0
votes

How can I perform word count of multiple files present in a directory using Apache Spark with Scala?

All the files have newline delimiter.

O/p should be:

file1.txt,5
file2.txt,6 ...

I tried using below way:

val rdd= spark.sparkContext.wholeTextFiles("file:///C:/Datasets/DataFiles/")
val cnt=rdd.map(m =>( (m._1,m._2),1)).reduceByKey((a,b)=> a+b)

O/p I'm getting:

((file:/C:/Datasets/DataFiles/file1.txt,apple
orange
bag
apple
orange),1)
((file:/C:/Datasets/DataFiles/file2.txt,car
bike
truck
car
bike
truck),1)

I tried sc.textFile() first, but didn't give me the filename. wholeTextFile() returns key-value pair, in which the key is the filename, but couldn't get the desired output.

1

1 Answers

0
votes

You are starting in the right track, but need to work out in your solution a bit more.

The method sparkContext.wholeTextFiles(...) gives you a (file, contents) pair, so when you reduce it by key you get (file, 1) because that's the amount of whole file contents that you have per pair-key.

In order to count the words of each file, you need to break the contents of each file into those words so you can count them.

Let's do it here, let's start reading the file directory:

val files: RDD[(String, String)] = spark.sparkContext.wholeTextFiles("file:///C:/Datasets/DataFiles/")
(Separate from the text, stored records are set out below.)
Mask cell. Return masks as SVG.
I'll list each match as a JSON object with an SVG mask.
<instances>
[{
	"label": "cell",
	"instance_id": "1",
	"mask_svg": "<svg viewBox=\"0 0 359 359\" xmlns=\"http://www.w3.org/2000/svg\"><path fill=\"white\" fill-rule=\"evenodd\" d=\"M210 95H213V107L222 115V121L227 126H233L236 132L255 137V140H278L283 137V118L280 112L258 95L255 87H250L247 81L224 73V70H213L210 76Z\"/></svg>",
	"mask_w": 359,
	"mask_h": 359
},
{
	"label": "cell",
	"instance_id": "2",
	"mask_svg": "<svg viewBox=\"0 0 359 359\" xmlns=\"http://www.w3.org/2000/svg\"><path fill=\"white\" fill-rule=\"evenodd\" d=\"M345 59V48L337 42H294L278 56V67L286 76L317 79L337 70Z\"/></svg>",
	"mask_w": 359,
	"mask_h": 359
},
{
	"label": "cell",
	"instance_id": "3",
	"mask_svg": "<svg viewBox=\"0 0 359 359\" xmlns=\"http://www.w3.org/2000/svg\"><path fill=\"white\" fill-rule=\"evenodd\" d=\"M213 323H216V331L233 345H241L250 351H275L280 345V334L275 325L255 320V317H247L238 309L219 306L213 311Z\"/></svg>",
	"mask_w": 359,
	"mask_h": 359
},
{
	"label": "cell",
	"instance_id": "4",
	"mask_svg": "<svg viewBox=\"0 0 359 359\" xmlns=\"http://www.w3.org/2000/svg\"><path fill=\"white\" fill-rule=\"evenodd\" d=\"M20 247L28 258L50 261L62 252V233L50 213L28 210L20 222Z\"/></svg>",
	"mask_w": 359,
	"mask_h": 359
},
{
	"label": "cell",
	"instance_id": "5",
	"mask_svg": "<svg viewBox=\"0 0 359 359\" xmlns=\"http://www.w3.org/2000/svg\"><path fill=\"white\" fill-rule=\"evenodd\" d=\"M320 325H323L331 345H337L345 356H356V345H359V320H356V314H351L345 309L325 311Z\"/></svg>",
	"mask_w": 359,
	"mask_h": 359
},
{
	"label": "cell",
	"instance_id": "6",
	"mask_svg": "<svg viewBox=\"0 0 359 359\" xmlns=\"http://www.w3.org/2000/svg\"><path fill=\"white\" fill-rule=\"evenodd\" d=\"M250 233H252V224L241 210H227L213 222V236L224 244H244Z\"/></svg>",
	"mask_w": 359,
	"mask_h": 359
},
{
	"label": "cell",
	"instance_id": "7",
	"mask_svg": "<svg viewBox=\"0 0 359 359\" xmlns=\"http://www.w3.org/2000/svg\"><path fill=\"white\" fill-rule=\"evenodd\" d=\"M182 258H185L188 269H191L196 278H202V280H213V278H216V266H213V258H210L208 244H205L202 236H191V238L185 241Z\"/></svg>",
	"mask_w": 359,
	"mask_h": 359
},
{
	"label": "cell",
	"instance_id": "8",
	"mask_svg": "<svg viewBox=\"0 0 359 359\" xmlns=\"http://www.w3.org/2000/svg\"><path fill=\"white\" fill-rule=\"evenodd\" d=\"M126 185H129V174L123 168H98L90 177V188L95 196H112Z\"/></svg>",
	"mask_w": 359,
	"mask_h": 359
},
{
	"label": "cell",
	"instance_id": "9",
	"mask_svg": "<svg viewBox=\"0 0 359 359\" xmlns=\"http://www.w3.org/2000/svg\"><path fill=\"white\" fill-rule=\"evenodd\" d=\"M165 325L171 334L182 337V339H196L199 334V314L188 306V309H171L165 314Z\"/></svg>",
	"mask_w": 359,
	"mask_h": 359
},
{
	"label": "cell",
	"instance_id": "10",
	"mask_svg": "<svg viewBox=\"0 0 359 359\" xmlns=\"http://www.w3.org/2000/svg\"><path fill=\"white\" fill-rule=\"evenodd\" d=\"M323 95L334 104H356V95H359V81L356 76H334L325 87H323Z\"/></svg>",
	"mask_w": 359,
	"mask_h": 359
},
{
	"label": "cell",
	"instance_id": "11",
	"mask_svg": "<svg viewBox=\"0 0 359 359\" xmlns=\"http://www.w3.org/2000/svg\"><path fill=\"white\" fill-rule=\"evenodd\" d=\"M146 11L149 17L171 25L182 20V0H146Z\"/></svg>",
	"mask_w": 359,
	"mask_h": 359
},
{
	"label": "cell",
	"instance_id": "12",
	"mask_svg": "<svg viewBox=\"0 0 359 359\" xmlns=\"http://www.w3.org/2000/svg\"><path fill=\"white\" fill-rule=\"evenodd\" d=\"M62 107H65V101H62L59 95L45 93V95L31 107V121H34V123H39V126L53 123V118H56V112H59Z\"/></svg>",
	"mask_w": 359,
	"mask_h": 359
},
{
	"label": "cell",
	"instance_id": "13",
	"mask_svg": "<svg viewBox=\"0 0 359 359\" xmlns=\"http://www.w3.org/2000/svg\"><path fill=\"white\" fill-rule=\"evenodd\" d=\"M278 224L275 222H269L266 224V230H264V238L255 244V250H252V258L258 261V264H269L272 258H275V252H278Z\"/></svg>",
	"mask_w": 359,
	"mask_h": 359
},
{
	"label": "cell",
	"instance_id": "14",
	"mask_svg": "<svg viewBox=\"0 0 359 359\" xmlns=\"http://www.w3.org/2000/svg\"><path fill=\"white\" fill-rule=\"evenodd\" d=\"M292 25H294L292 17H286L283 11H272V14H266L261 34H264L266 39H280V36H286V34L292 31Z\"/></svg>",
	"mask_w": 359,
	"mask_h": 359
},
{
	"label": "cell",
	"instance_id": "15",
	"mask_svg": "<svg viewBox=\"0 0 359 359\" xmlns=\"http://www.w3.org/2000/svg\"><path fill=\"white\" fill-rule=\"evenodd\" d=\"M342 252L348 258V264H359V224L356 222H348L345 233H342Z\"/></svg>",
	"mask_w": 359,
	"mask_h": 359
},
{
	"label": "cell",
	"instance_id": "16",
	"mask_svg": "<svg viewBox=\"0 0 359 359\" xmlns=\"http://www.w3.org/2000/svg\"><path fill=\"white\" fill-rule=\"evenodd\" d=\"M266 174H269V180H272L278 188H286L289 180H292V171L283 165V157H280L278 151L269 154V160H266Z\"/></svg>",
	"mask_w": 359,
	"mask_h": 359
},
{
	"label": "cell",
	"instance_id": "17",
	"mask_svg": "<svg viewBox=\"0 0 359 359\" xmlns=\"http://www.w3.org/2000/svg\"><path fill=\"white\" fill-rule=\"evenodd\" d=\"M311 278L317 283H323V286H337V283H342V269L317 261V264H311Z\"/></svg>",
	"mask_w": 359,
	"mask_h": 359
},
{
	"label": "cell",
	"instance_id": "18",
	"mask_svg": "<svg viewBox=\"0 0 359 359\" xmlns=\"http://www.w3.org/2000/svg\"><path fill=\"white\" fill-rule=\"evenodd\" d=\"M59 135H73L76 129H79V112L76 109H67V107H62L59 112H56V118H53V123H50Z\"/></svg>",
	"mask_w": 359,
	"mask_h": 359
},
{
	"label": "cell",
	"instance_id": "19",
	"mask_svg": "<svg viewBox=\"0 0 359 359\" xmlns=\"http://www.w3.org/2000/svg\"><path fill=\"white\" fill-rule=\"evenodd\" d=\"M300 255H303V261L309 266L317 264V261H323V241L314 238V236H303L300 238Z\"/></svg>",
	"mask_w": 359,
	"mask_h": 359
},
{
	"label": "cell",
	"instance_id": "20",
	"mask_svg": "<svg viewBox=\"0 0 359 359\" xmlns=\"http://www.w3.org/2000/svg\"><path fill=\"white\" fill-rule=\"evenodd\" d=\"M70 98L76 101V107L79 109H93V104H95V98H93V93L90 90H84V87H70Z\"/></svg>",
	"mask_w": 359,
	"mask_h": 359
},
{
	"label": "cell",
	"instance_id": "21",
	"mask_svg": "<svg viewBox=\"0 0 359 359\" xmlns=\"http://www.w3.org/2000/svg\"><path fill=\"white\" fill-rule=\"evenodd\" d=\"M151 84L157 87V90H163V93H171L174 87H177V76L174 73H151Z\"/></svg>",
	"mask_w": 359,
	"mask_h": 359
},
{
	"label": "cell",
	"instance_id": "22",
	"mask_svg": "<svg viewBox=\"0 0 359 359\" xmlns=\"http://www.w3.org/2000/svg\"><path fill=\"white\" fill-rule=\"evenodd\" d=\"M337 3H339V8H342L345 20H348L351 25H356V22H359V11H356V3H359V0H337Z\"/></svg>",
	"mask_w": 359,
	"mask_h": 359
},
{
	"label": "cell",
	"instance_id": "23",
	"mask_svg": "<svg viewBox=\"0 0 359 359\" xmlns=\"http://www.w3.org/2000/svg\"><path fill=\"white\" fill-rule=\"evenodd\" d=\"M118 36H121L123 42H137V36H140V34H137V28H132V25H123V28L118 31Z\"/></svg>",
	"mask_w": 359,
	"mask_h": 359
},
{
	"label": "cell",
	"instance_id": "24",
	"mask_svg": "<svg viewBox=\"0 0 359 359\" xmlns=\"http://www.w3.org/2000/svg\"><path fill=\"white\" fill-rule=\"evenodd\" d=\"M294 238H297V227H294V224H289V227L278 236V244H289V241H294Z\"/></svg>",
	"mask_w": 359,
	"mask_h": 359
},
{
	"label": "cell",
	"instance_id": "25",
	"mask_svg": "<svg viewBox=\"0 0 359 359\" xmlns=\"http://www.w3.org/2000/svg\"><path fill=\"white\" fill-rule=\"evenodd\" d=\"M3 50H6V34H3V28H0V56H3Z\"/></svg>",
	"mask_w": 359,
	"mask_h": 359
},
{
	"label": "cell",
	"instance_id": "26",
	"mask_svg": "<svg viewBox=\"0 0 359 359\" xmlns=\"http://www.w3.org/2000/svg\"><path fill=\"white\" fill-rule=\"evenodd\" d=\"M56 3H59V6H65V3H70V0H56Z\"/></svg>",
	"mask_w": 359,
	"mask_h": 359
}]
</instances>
That gives one row per file, alongside the full file contents. Now let's break the file contents into individual items. Given the fact your files seem to have one word per line, this is really easy using line breaks:

val wordsPerFile: RDD[(String, Array[String])] = files.mapValues(_.split("\n"))

Now we just need to count the number of items that are present in each of those Array[String]:

val wordCountPerFile: RDD[(String, Int)] = wordsPerFile.mapValues(_.size)

And that's basically it. It's worth mentioning though the the word counting is not being distributed at all (it's just using an Array[String]) because you are loading the whole contents of your files at once.